Unfortunately the matting was so severe that simply brushing it wasn’t going to be enough. The team decided that shaving his fur off was the only way forward; but with Duncan’s extreme anxiety and fear of humans, they knew the kindest option was to sedate him while he was shaved.

Only the fur on his tail, paws and head was able to remain, giving him a unique – but still very sweet – look. With shaving completed, Duncan remained in the care of our Dunedin Centre, but sadly wasn’t making any progress with his anxiety.

"He was like a completely different cat."

SPCA Animal Attendant Robbie was one of the team who worked closely with Duncan, and was saddened by the boy’s lack of behavioural improvement.

“We had him at the Centre for five weeks, and during this time he made no progress. He seemed anxious and depressed… he would let us pat him eventually, but it always seemed like he was tolerating it, not enjoying it,” Robbie said.

“I had a feeling that Duncan had the potential to be a lovely, friendly cat if we could get him out of the shelter environment.” We know that no animal thrives in shelters, and in Duncan’s case, this was especially clear.

With that idea, Robbie decided to take Duncan home with him, and set him up in his spare room. It didn’t take long for Robbie to know his gut instinct had been spot on.

Duncan went home with Robbie to experience life in loving foster care.
Duncan went home with Robbie to experience life in loving foster care.

“After a few days and lots of treats, Duncan started to come out of his shell, and for the first time actually seemed to be enjoying pats and attention!” Robbie said. “After a couple of weeks, he was a completely different cat. He would purr, roll over onto his back, and sometimes when I took my hand away he would actually use a paw to gently grab my hand back, and pull it back for more pats.”

Duncan soon started to show affection.
Duncan soon started to show affection.

This is an occurrence we see frequently. Some animals are terrified in shelter environments, where there are just too many new people, noises, smells, and other animals for them to feel settled and secure. Visitors may write them off as being “too shy” or “unfriendly”, while the reality is that they simply need a loving home for their real personalities to shine.

Ready for adoption

As Duncan had been so extremely timid, it was decided that he shouldn’t return to the Centre to be put up for adoption after all the progress we’d seen while he was in foster with Robbie. The risk was too great that the poor boy would slip backwards, and return to the anxious cat he was at the very beginning.

The team listed him for adoption, with the condition that any potential adopters be comfortable coming to meet him in his foster environment. Any initial concerns that this might take a while were quickly dashed, as he received his first application within just a few days!

Robbie and the team were thrilled. The kind adopter even drove three hours from Temuka to come and meet Duncan.

“It was love at first sight,” Robbie said. “While Duncan was a little apprehensive of this new person at first, it wasn’t long before she had him eating treats out of her hand.”

Duncan went on to his new home, and seeing these results and the complete change in his behaviour is what makes all of the hard work worthwhile.

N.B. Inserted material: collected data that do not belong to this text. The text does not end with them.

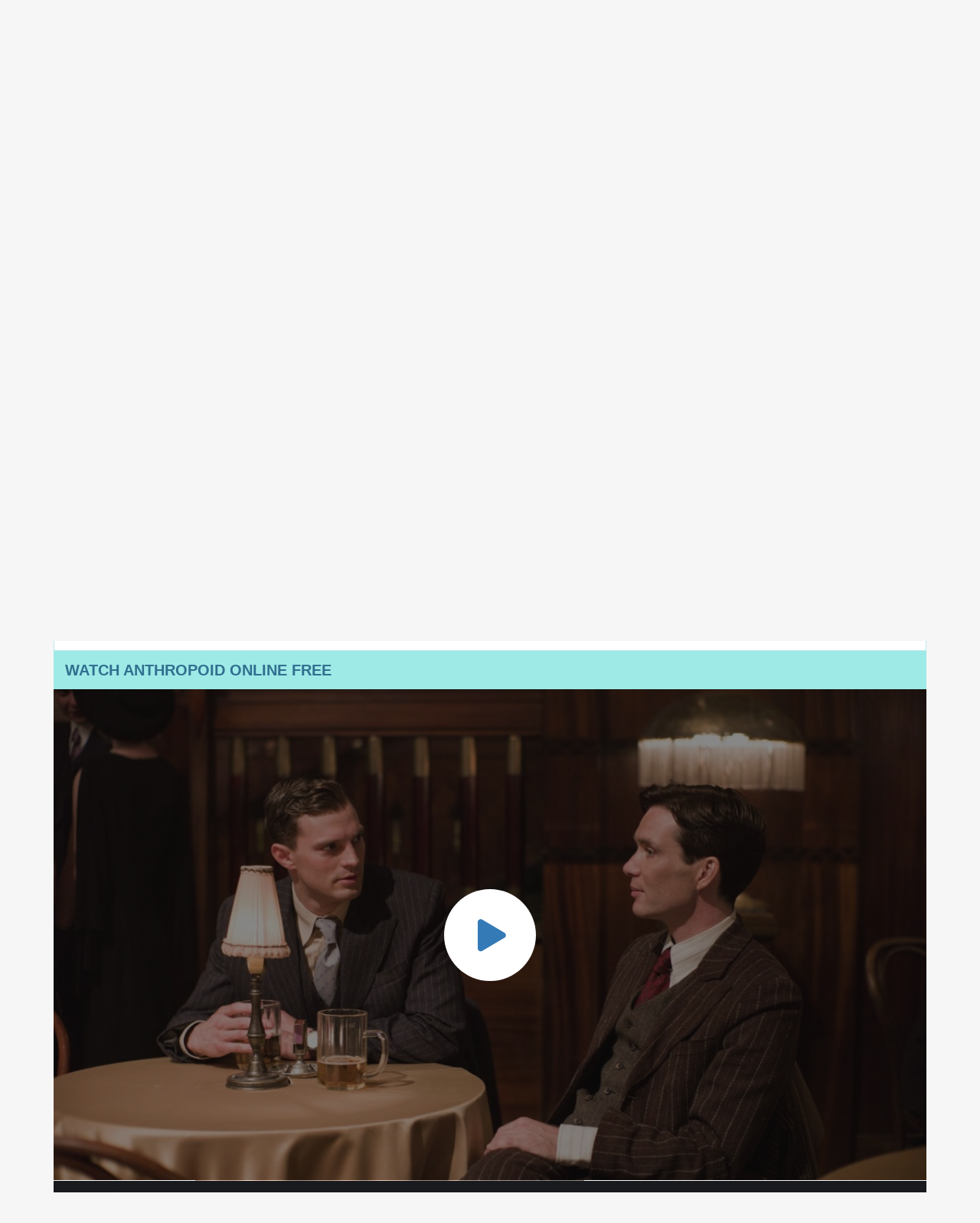

--- FILE ---
content_type: text/html; charset=utf-8
request_url: https://soap2day.pe/ajax/vote_info/16488
body_size: -469
content:
<button onclick="like(16488)" type="button" class="btn btn-sm float-left mr-2"><i
            class="fas fa-thumbs-up"></i></button>
<button onclick="dislike(16488)" type="button" class="btn btn-sm float-left mr-2"><i
            class="fas fa-thumbs-down"></i></button>
<div class="float-left pcv-result">(<span>10</span> / 1 voted)</div>
<div class="clearfix"></div>


--- FILE ---
content_type: text/html; charset=utf-8
request_url: https://soap2day.pe/ajax/episode/list/16488
body_size: -102
content:
<div class="detail_page-servers">
    
        <div class="dp-s-line">
            <div class="server-notice text-center"><span>If current server doesn&#39;t work please try other servers below.</span></div>
            <ul class="nav text-center">
                
                    <li class="nav-item">
                        <a id="watch-5350996" data-linkid="5350996" onclick="watch(this,event)"
                           class="nav-link btn btn-sm btn-secondary link-item default"
                           href="/watch-movie/anthropoid-full-hd-16488.5350996"
                           title="UpCloud">
                            <i class="fas fa-play mr-2"></i> <span>UpCloud</span>
                        </a>
                    </li>
                
                    <li class="nav-item">
                        <a id="watch-11574880" data-linkid="11574880" onclick="watch(this,event)"
                           class="nav-link btn btn-sm btn-secondary link-item "
                           href="/watch-movie/anthropoid-full-hd-16488.11574880"
                           title="AKCloud">
                            <i class="fas fa-play mr-2"></i> <span>AKCloud</span>
                        </a>
                    </li>
                
                    <li class="nav-item">
                        <a id="watch-2519357" data-linkid="2519357" onclick="watch(this,event)"
                           class="nav-link btn btn-sm btn-secondary link-item "
                           href="/watch-movie/anthropoid-full-hd-16488.2519357"
                           title="MegaCloud">
                            <i class="fas fa-play mr-2"></i> <span>MegaCloud</span>
                        </a>
                    </li>
                
            </ul>
        </div>
    
</div>
<script>
    var watch_id = $('.detail_page-watch').attr('data-watch_id');
    if ($('#watch-' + watch_id).length > 0) {
        $('#watch-' + watch_id).click();
    } else {
        $('.link-item.default').click();
    }
</script>


--- FILE ---
content_type: text/plain; charset=utf-8
request_url: https://ohffs.com/400/9101073?oo=1&sw_version=v1.781.0-s&oaid=0802cfc68b33490efaf86b7e0192cc35&st=true
body_size: -99
content:
{"fakepushReloadScript":true, "fakepushZoneId":9101073, "fakepushScriptSrc":"https://dd133.com/vignette.min.js"}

Robbie checked in with his new owner recently who told us that he’s started to settle in to his forever home well.

“Duncan is great,” new owner Dale said. “While he can sometimes be timid still, he lets me pat him and he has such a great appetite. I love him to bits. And I’m sure he loves me too!”

We want to say a special thank you to Robbie and his partner for taking Duncan in to their loving home, and showing this sweetheart how to trust again. We’re so grateful for their dedication, as it’s often this short-term care that makes the difference for animals trying to find a forever home.